About this exercise
In the text about the footballer, rename "Granada CF" to "Granada Club de Fútbol" and write out the part between "On 28 June 2018, Gutiérrez" and "in Tercera División.", inclusive.

Document passage

□ □ □ □

Cristian Gutiérrez Vizcaíno (born 30 November 2000) is a Spanish footballer who plays as a left winger for Málaga CF.

Club career
Born in Marbella, Málaga, Andalusia, Gutiérrez represented local sides CD Vázquez Cultural and CD Peña Los Compadres as a youth before making his senior debut with AD Pablo Picasso CF during the 2016–17 season, in Tercera Andaluza. In 2017, he moved to Marbella FC, also appearing with the first team in Segunda División B.

On 28 June 2018, Gutiérrez joined Granada CF and returned to youth football. He renewed his contract with the Nazaríes on 27 June of the following year, and subsequently started to feature with farm team CD Huétor Vega in Tercera División.

On 4 June 2020, Gutiérrez further extended his contract with Granada until 2022, and was loaned to Atzeneta UE in the third division on 11 September. Upon returning in June 2021, he was assigned to the reserves in Segunda División RFEF.

□ □ □ □

Short text snippets from websites:
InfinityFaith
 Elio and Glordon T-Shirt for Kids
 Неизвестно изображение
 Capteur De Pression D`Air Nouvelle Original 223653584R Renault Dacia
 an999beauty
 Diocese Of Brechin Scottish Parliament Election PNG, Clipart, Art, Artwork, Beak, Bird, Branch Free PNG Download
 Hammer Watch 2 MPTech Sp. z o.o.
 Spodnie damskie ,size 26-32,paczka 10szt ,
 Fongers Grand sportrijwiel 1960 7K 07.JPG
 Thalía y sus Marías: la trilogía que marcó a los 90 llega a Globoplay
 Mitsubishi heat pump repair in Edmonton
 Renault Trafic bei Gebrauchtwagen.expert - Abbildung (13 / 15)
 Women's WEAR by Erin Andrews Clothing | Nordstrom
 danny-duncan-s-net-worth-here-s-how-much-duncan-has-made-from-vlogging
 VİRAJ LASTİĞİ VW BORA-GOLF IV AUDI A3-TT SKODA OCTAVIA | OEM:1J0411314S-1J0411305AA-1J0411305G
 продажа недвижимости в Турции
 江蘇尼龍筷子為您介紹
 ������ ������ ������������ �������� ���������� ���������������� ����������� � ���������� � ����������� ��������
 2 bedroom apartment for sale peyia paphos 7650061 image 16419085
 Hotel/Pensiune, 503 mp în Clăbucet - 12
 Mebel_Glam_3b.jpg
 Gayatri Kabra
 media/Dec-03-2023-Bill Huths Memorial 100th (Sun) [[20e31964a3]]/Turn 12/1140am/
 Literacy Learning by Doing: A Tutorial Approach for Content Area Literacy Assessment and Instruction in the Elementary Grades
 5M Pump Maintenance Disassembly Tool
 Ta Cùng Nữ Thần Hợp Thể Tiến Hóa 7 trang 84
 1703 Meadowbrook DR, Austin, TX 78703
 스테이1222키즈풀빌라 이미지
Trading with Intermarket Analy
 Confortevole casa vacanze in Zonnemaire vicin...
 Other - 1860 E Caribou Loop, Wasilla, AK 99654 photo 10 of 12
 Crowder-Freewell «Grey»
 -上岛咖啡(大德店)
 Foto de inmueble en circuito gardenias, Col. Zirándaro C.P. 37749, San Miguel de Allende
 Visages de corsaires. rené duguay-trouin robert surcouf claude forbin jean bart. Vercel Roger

□ □ □ □

Answer section
On 28 June 2018, Gutiérrez joined Granada Club de Fútbol and returned to youth football. He renewed his contract with the Nazaríes on 27 June of the following year, and subsequently started to feature with farm team CD Huétor Vega in Tercera División.